Eight teams did well, eight fared poorly and 16 were average. Sounds like a typical season.

Washington, Baltimore, Green Bay, Dallas, Buffalo, Indianapolis, Minnesota and Philadelphia fared the best over the three-day draft. The tough part for Washington was that two of its division rivals and neighboring Baltimore also excelled, so the Redskins didn't separate themselves from some key teams.

Top quarterbacks make a draft, so Washington and Indianapolis both overachieved. Robert Griffin III lured nearly 20,000 to FedEx Field just to get a first look at him Saturday, so optimism is definitely back for a team that was losing its longtime fan base. Why, those 74,000 seats this fall may be filled mostly with Redskins fans -- at least until the late-season division games.

Otherwise, Washington managed to find some needed offensive line depth, curiously chose a second quarterback and took some special teamers. It was a lukewarm draft other than Griffin, but one big hit can carry the draft.
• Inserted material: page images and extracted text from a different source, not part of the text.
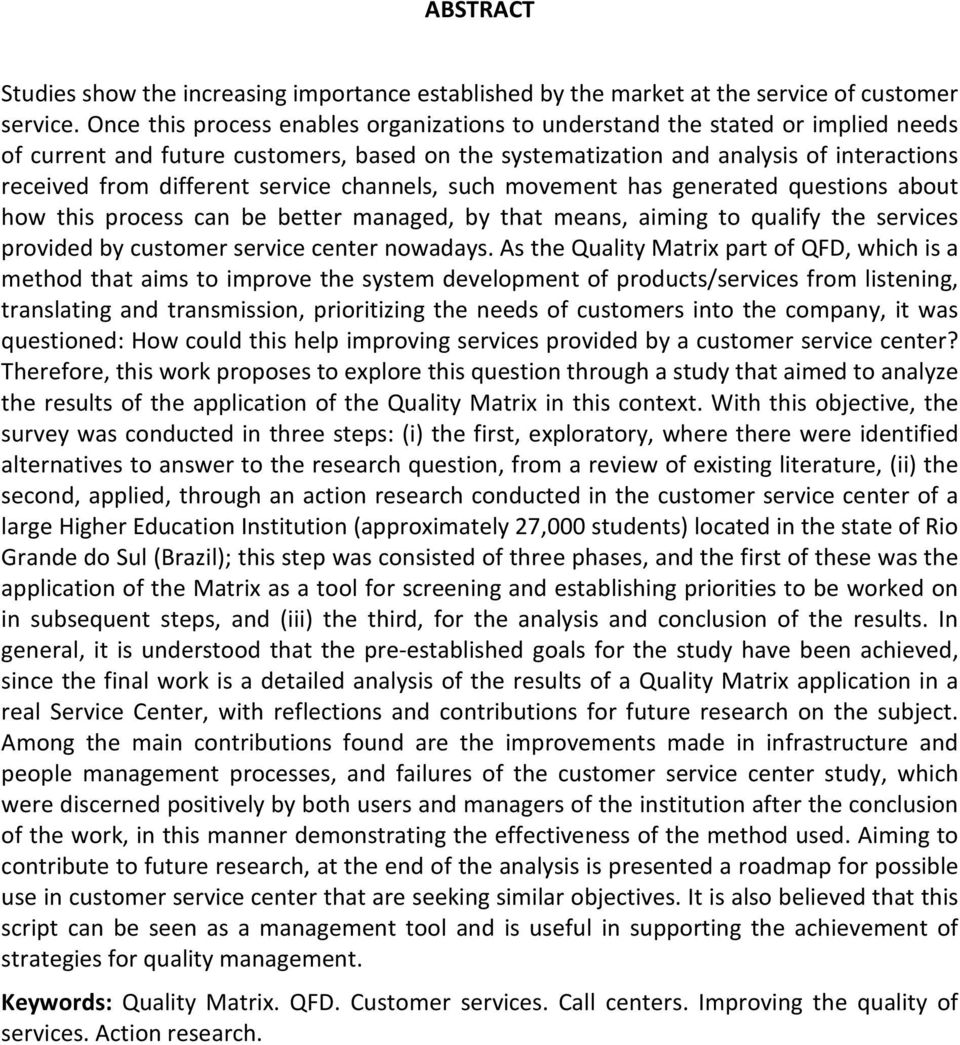 ABSTRACT

Studies show the increasing importance established by the market at the service of customer service. Once this process enables organizations to understand the stated or implied needs of current and future customers, based on the systematization and analysis of interactions received from different service channels, such movement has generated questions about how this process can be better managed, by that means, aiming to qualify the services provided by customer service center nowadays. As the Quality Matrix part of QFD, which is a method that aims to improve the system development of products/services from listening, translating and transmission, prioritizing the needs of customers into the company, it was questioned: How could this help improving services provided by a customer service center? Therefore, this work proposes to explore this question through a study that aimed to analyze the results of the application of the Quality Matrix in this context. With this objective, the survey was conducted in three steps: (i) the first, exploratory, where there were identified alternatives to answer to the research question, from a review of existing literature, (ii) the second, applied, through an action research conducted in the customer service center of a large Higher Education Institution (approximately 27,000 students) located in the state of Rio Grande do Sul (Brazil); this step was consisted of three phases, and the first of these was the application of the Matrix as a tool for screening and establishing priorities to be worked on in subsequent steps, and (iii) the third, for the analysis and conclusion of the results. In general, it is understood that the pre-established goals for the study have been achieved, since the final work is a detailed analysis of the results of a Quality Matrix application in a real Service Center, with reflections and contributions for future research on the subject. Among the main contributions found are the improvements made in infrastructure and people management processes, and failures of the customer service center study, which were discerned positively by both users and managers of the institution after the conclusion of the work, in this manner demonstrating the effectiveness of the method used. Aiming to contribute to future research, at the end of the analysis is presented a roadmap for possible use in customer service center that are seeking similar objectives. It is also believed that this script can be seen as a management tool and is useful in supporting the achievement of strategies for quality management.

Keywords: Quality Matrix. QFD. Customer services. Call centers. Improving the quality of services. Action research.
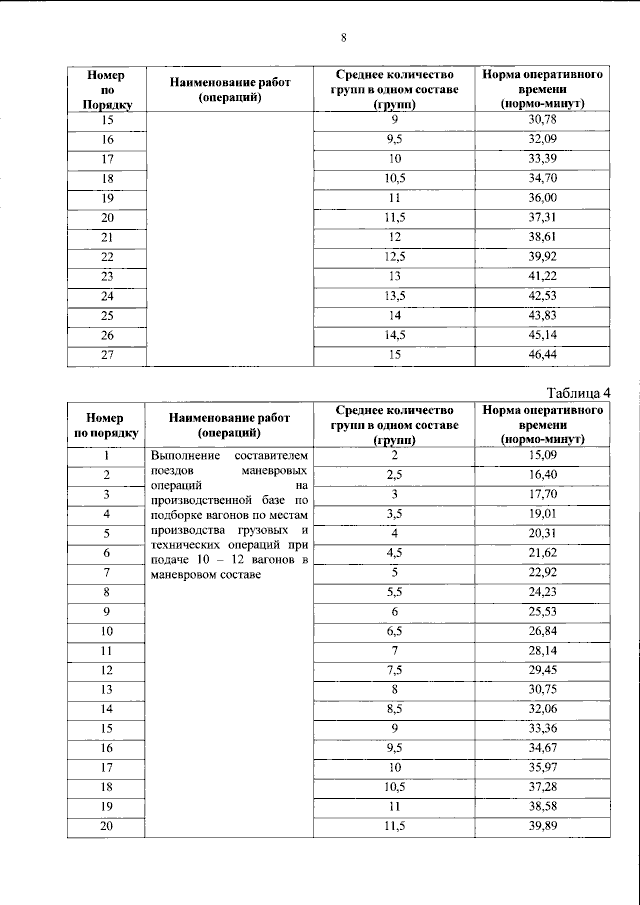 8

| Номер по Порядку | Наименование работ (операций) | Среднее количество групп в одном составе (групп) | Норма оперативного времени (нормо-минут) |
|---|---|---|---|
| 15 | | 9 | 30,78 |
| 16 | | 9,5 | 32,09 |
| 17 | | 10 | 33,39 |
| 18 | | 10,5 | 34,70 |
| 19 | | 11 | 36,00 |
| 20 | | 11,5 | 37,31 |
| 21 | | 12 | 38,61 |
| 22 | | 12,5 | 39,92 |
| 23 | | 13 | 41,22 |
| 24 | | 13,5 | 42,53 |
| 25 | | 14 | 43,83 |
| 26 | | 14,5 | 45,14 |
| 27 | | 15 | 46,44 |

Таблица 4

| Номер по порядку | Наименование работ (операций) | Среднее количество групп в одном составе (групп) | Норма оперативного времени (нормо-минут) |
|---|---|---|---|
| 1 | Выполнение составителем поездов маневровых операций на производственной базе по подборке вагонов по местам производства грузовых и технических операций при подаче 10 – 12 вагонов в маневровом составе | 2 | 15,09 |
| 2 | | 2,5 | 16,40 |
| 3 | | 3 | 17,70 |
| 4 | | 3,5 | 19,01 |
| 5 | | 4 | 20,31 |
| 6 | | 4,5 | 21,62 |
| 7 | | 5 | 22,92 |
| 8 | | 5,5 | 24,23 |
| 9 | | 6 | 25,53 |
| 10 | | 6,5 | 26,84 |
| 11 | | 7 | 28,14 |
| 12 | | 7,5 | 29,45 |
| 13 | | 8 | 30,75 |
| 14 | | 8,5 | 32,06 |
| 15 | | 9 | 33,36 |
| 16 | | 9,5 | 34,67 |
| 17 | | 10 | 35,97 |
| 18 | | 10,5 | 37,28 |
| 19 | | 11 | 38,58 |
| 20 | | 11,5 | 39,89 |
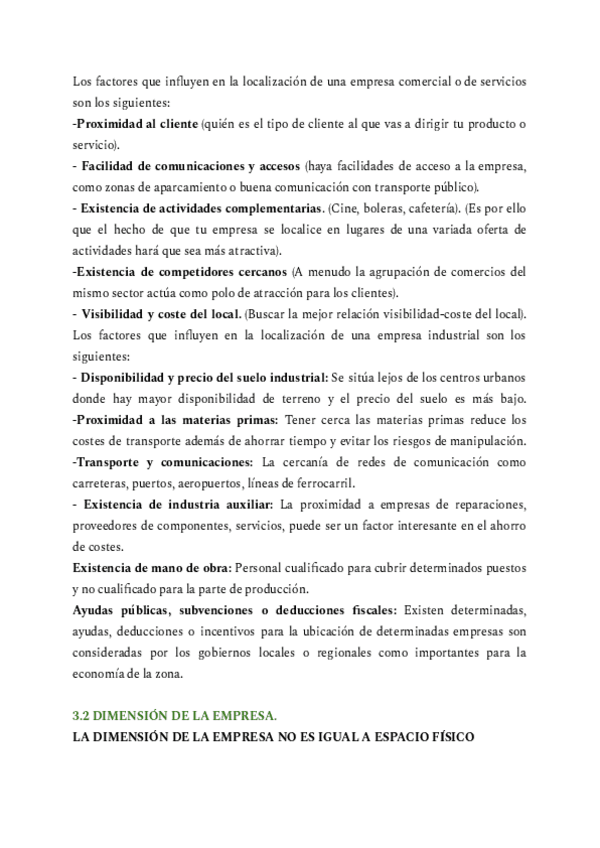 Los factores que influyen en la localización de una empresa comercial o de servicios son los siguientes:
-Proximidad al cliente (quién es el tipo de cliente al que vas a dirigir tu producto o servicio).
- Facilidad de comunicaciones y accesos (haya facilidades de acceso a la empresa, como zonas de aparcamiento o buena comunicación con transporte público).
- Existencia de actividades complementarias. (Cine, boleras, cafetería). (Es por ello que el hecho de que tu empresa se localice en lugares de una variada oferta de actividades hará que sea más atractiva).
-Existencia de competidores cercanos (A menudo la agrupación de comercios del mismo sector actúa como polo de atracción para los clientes).
- Visibilidad y coste del local. (Buscar la mejor relación visibilidad-coste del local).
Los factores que influyen en la localización de una empresa industrial son los siguientes:
- Disponibilidad y precio del suelo industrial: Se sitúa lejos de los centros urbanos donde hay mayor disponibilidad de terreno y el precio del suelo es más bajo.
-Proximidad a las materias primas: Tener cerca las materias primas reduce los costes de transporte además de ahorrar tiempo y evitar los riesgos de manipulación.
-Transporte y comunicaciones: La cercanía de redes de comunicación como carreteras, puertos, aeropuertos, líneas de ferrocarril.
- Existencia de industria auxiliar: La proximidad a empresas de reparaciones, proveedores de componentes, servicios, puede ser un factor interesante en el ahorro de costes.
Existencia de mano de obra: Personal cualificado para cubrir determinados puestos y no cualificado para la parte de producción.
Ayudas públicas, subvenciones o deducciones fiscales: Existen determinadas, ayudas, deducciones o incentivos para la ubicación de determinadas empresas son consideradas por los gobiernos locales o regionales como importantes para la economía de la zona.

3.2 DIMENSIÓN DE LA EMPRESA.
LA DIMENSIÓN DE LA EMPRESA NO ES IGUAL A ESPACIO FÍSICO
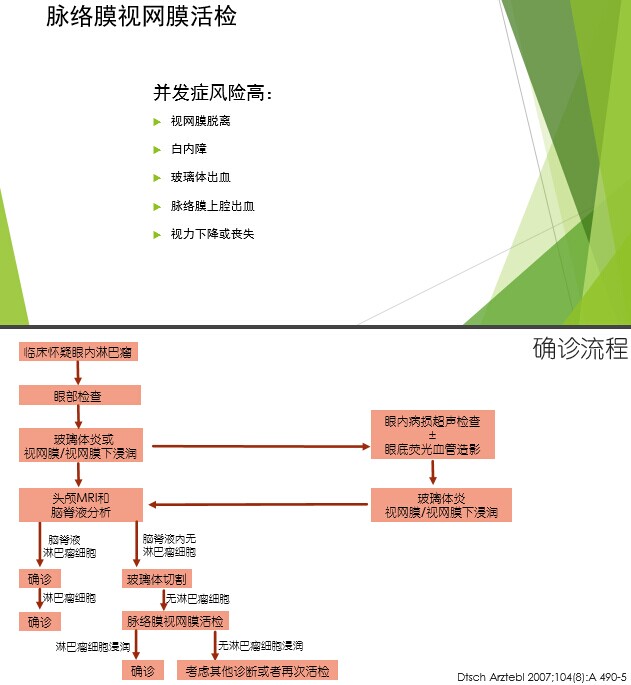 脉络膜视网膜活检

并发症风险高：

视网膜脱离

白内障

玻璃体出血

脉络膜上腔出血

视力下降或丧失

确诊流程

临床怀疑眼内淋巴瘤

眼部检查

玻璃体炎或
视网膜/视网膜下浸润

眼内病损超声检查
±
眼底荧光血管造影

玻璃体炎
视网膜/视网膜下浸润

头颅MRI和
脑脊液分析

脑脊液
淋巴瘤细胞

脑脊液内无
淋巴瘤细胞

确诊

淋巴瘤细胞

确诊

玻璃体切割

无淋巴瘤细胞

脉络膜视网膜活检

淋巴瘤细胞浸润

无淋巴瘤细胞浸润

确诊

考虑其他诊断或者再次活检

Dtsch Arztebl 2007;104(8):A 490-5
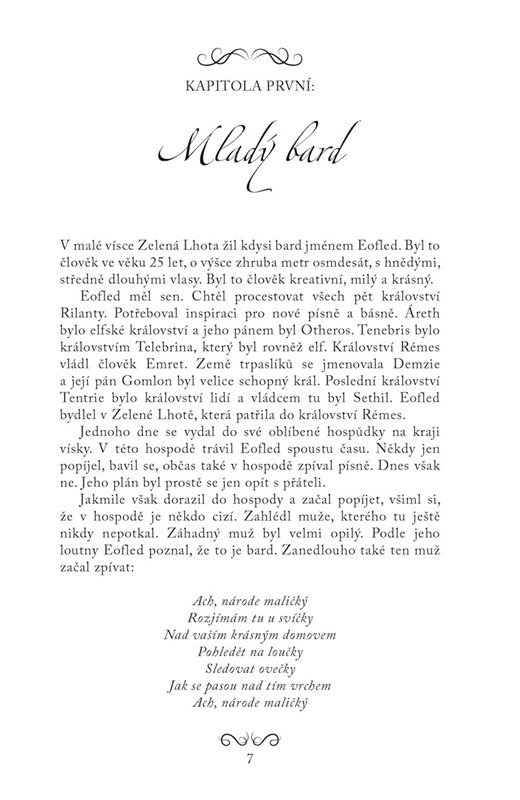 KAPITOLA PRVNÍ:

Mladý bard

V malé vísce Zelená Lhota žil kdysi bard jménem Eofled. Byl to člověk ve věku 25 let, o výšce zhruba metr osmdesát, s hnědými, středně dlouhými vlasy. Byl to člověk kreativní, milý a krásný.

Eofled měl sen. Chtěl procestovat všech pět království Rilanty. Potřeboval inspiraci pro nové písně a básně. Áreth bylo elfské království a jeho pánem byl Otheros. Tenebris bylo královstvím Telebrina, který byl rovněž elf. Království Rémes vládl člověk Emret. Země trpaslíků se jmenovala Demzie a její pán Gomlon byl velice schopný král. Poslední království Tentrie bylo království lidí a vládcem tu byl Sethil. Eofled bydlel v Zelené Lhotě, která patřila do království Rémes.

Jednoho dne se vydal do své oblíbené hospůdky na kraji vísky. V této hospodě trávil Eofled spoustu času. Někdy jen popíjel, bavil se, občas také v hospodě zpíval písně. Dnes však ne. Jeho plán byl prostě se jen opít s přáteli.

Jakmile však dorazil do hospody a začal popíjet, všiml si, že v hospodě je někdo cizí. Zahlédl muže, kterého tu ještě nikdy nepotkal. Záhadný muž byl velmi opilý. Podle jeho loutny Eofled poznal, že to je bard. Zanedlouho také ten muž začal zpívat:

Ach, národe maličký
Rozjímám tu u svíčky
Nad vaším krásným domovem
Pohledět na loučky
Sledovat ovečky
Jak se pasou nad tím vrchem
Ach, národe maličký

7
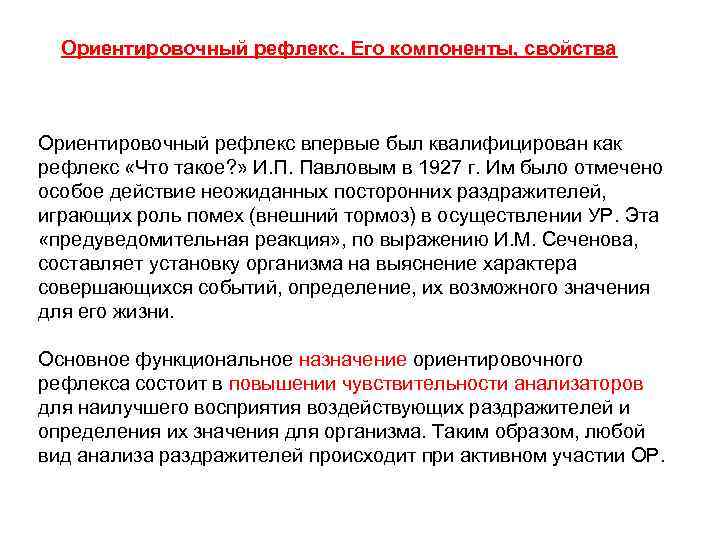 Ориентировочный рефлекс. Его компоненты, свойства

Ориентировочный рефлекс впервые был квалифицирован как рефлекс «Что такое?» И.П. Павловым в 1927 г. Им было отмечено особое действие неожиданных посторонних раздражителей, играющих роль помех (внешний тормоз) в осуществлении УР. Эта «предуведомительная реакция», по выражению И.М. Сеченова, составляет установку организма на выяснение характера совершающихся событий, определение, их возможного значения для его жизни.

Основное функциональное назначение ориентировочного рефлекса состоит в повышении чувствительности анализаторов для наилучшего восприятия воздействующих раздражителей и определения их значения для организма. Таким образом, любой вид анализа раздражителей происходит при активном участии ОР.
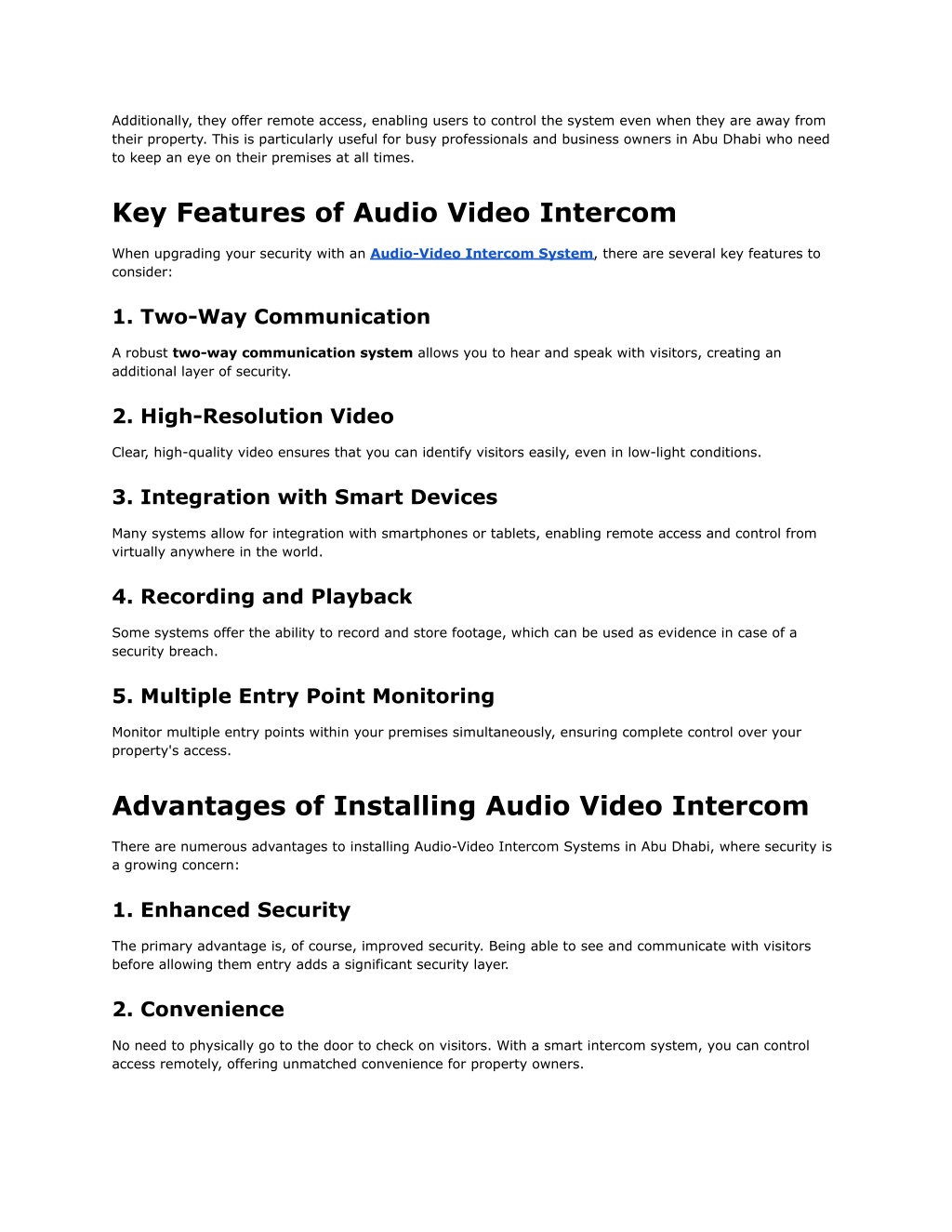 Additionally, they offer remote access, enabling users to control the system even when they are away from their property. This is particularly useful for busy professionals and business owners in Abu Dhabi who need to keep an eye on their premises at all times.

Key Features of Audio Video Intercom

When upgrading your security with an Audio-Video Intercom System, there are several key features to consider:

1. Two-Way Communication

A robust two-way communication system allows you to hear and speak with visitors, creating an additional layer of security.

2. High-Resolution Video

Clear, high-quality video ensures that you can identify visitors easily, even in low-light conditions.

3. Integration with Smart Devices

Many systems allow for integration with smartphones or tablets, enabling remote access and control from virtually anywhere in the world.

4. Recording and Playback

Some systems offer the ability to record and store footage, which can be used as evidence in case of a security breach.

5. Multiple Entry Point Monitoring

Monitor multiple entry points within your premises simultaneously, ensuring complete control over your property's access.

Advantages of Installing Audio Video Intercom

There are numerous advantages to installing Audio-Video Intercom Systems in Abu Dhabi, where security is a growing concern:

1. Enhanced Security

The primary advantage is, of course, improved security. Being able to see and communicate with visitors before allowing them entry adds a significant security layer.

2. Convenience

No need to physically go to the door to check on visitors. With a smart intercom system, you can control access remotely, offering unmatched convenience for property owners.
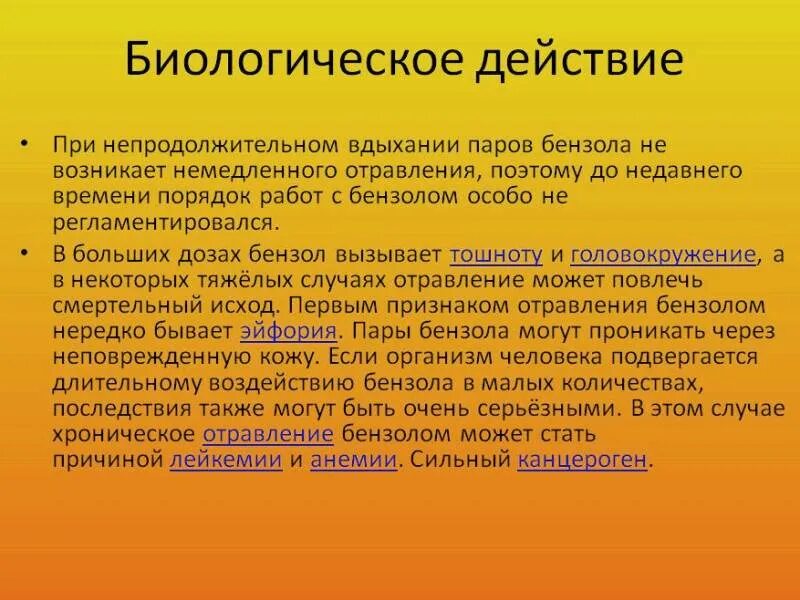 Биологическое действие

• При непродолжительном вдыхании паров бензола не возникает немедленного отравления, поэтому до недавнего времени порядок работ с бензолом особо не регламентировался.

• В больших дозах бензол вызывает тошноту и головокружение, а в некоторых тяжёлых случаях отравление может повлечь смертельный исход. Первым признаком отравления бензолом нередко бывает эйфория. Пары бензола могут проникать через неповрежденную кожу. Если организм человека подвергается длительному воздействию бензола в малых количествах, последствия также могут быть очень серьёзными. В этом случае хроническое отравление бензолом может стать причиной лейкемии и анемии. Сильный канцероген.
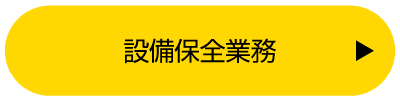 設備保全業務 ▶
The same goes for Indianapolis, which took quarterback Andrew Luck first overall. The Colts picked a couple of tight ends and a nice receiver in T.Y. Hilton to put some oomph in the passing game, but it's all about Luck.

Dallas managed to have one of the top drafts by trading up for cornerback Morris Claiborne. Boise State defensive end Tyrone Crawford will contribute well, too.

Baltimore always drafts smartly and managed to trade out of the first round and still get Alabama linebacker Courtney Upshaw and Iowa State guard Kelechi Osemele. Both will play this season.

Philadelphia always drafts well. The Eagles found three contributors in Mississippi State defensive tackle Fletcher Cox in the first and California linebacker Mychal Kendricks and Marshall defensive end Vinny Curry in the second. The Eagles will rebound and reach the playoffs this season.

Buffalo waited until the second round to take a tackle in Georgia's Cordy Glenn after selecting South Carolina cornerback Stephon Gilmore in the first. Buffalo is getting so close to a wild-card spot.

Minnesota played a smart game, leveraging the third overall choice to trade down, gain picks and still get desired left tackle Matt Kalil. Overall, the Vikings found a handful of players who should help them rebuild.

Strangely absent from the top grades is St. Louis. The Rams chose 10 players, including three second-rounders, but opted for bulk instead of breakout players after two trades. LSU defensive tackle Michael Brockers seemed like a reach at 14th, but Appalachian State receiver Brian Quick, a second-round pick, is one to watch.

Jacksonville, Chicago, Denver, the New York Jets, Tampa Bay, New Orleans, Carolina and Kansas City were the big losers in the draft. What were the Jaguars thinking when they took a punter in the third round who wasn't on many teams' boards?

Not all teams play the draft game well. It usually reflects in their fall finishes.